Small wonder people were smitten with Amur Honeysuckle. It is pleasing in form, and sports abundant showy white flowers.

Alas, those flowers later become equally showy fruit, also abundant. Brightly colored berries probably evolved to lure agents of dispersal, especially birds. Birds are drawn to bright fruit, and it is to the honeysuckle's advantage to have its berries eaten by highly mobile winged creatures. A frugivorous (fruit-eating) bird might expel the seeds a long distance away, effectively playing the unwitting role of avian Johnny Appleseeds. Birds are surely the primary reason for the remarkably rapid invasion across a broad swath of eastern North America.

An American Robin (Turdus migratorius) sits among a sea of Amur Honeysuckle fruit. It is akin to a kid in a bowl of M & M's. The 50-acre preserve where I made this shot is in Columbus, and I visited last Sunday. The site was thoroughly infested with honeysuckle, and dozens if not hundreds of robins gorged themselves on the fruit.

A first-year White-throated Sparrow (Zonotrichia albicollis) caught in the act, berry in beak. This species is probably our most abundant migratory sparrow, and many were present here - same site as the robin above.

With abundant frugivores such as the American Robin and White-throated Sparrow (not a major frugivore but nonetheless they have a taste for honeysuckle berries) eating this stuff, it's small wonder that honeysuckle has spread so rapidly and continues to do so. Many other bird species eat it as well including a hyper-abundant nonnative, the European Starling (Sturnis vulgaris). What is curious to me is the apparent lag time from when Amur Honeysuckle began to be planted commonly (1930's-40's), to when it became an obvious and worsening invasive plant (1980's). I wonder if birds, confronted rather abruptly with a completely foreign plant, basically ignore it for a while, not recognizing a potential food source. Maybe it takes a few decades for the feathered crowd to develop a taste for the stuff and begin ravishing it in earnest. But once they do, the game is over.

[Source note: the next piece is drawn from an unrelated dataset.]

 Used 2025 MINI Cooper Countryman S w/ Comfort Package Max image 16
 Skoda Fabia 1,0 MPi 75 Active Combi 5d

Amur Honeysuckle is so thoroughly entrenched now that there is no way to eliminate the overwhelming majority of it. Localized control in targeted parks and natural areas can be successful but constant vigilance is necessary as new seed sources will be introduced annually.

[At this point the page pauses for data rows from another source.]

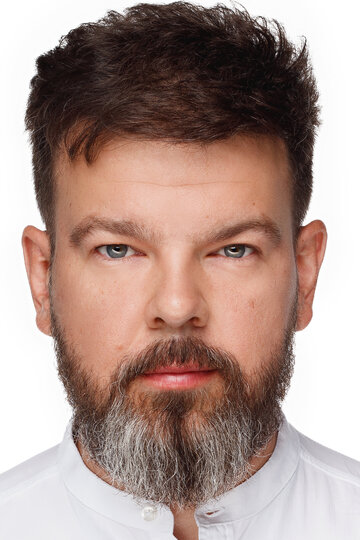 Александр Калушкин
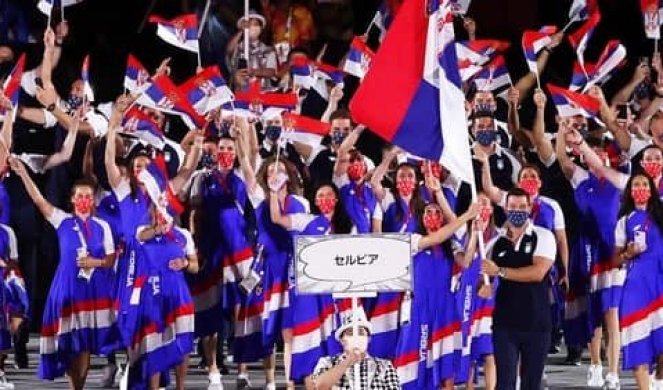 HEROJI IZ TOKIJA STIŽU U BEOGRAD! Evo kada je doček srpskih osvajača medalja!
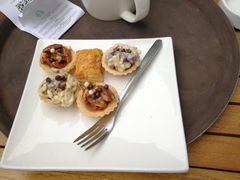 -星巴克臻选(成都宽窄巷子店)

We can hope that Amur Honeysuckle eventually runs its course, and fades out, as some invasive species seem to do. But there's no sign of that happening yet.


Jack and Brenda said...

Our woods is overrun with honeysuckle, but I'm working on removing as much as my body allows me to do! Luckily, it's root system is fairly shallow, and it pulls out fairly easily with my small tractor.

Jim McCormac said...

Good job! Kill’em all, Jack!

Bob Scott Placier said...

Happily for me, non-native honeysuckles other than Japanese are almost nonexistent on my eleven acres in eastern Vinton County. I think it's due to the very acidic sandstone derived soils we have here. That seems to be what I see throughout southeastern Ohio. Areas with limestone-based soils are overrun with it. Somewhat good news for the very acidic Hocking Hills region. But there's plenty of Multiflora and Autumn Olive to keep me busy.

Don J Reuter said...

I have spent years removing the invasives from my little acre of woods. I have replaced them with Spicebush, several species of Viburnums, Bladdernut, chokeberry and Wahoo. Every year in the early spring I look for and remove small Honeysuckle as they are the first to show leaves. My biggest problem is my neighbors have Honeysuckle plants, some of epic sizes. My other problem which has been the hardest to eradicate is the Winter Creeper Euonymus vine. It literally chokes out everything at ground level and the Starlings love the berries it produces when it climbs trees. They and the robins that overwinter are spreading it and the Honeysuckle. It takes yearly vigilance to keep them from returning. I am trying to educate my neighbors to this contagion but it is an uphill battle, but I am just getting started.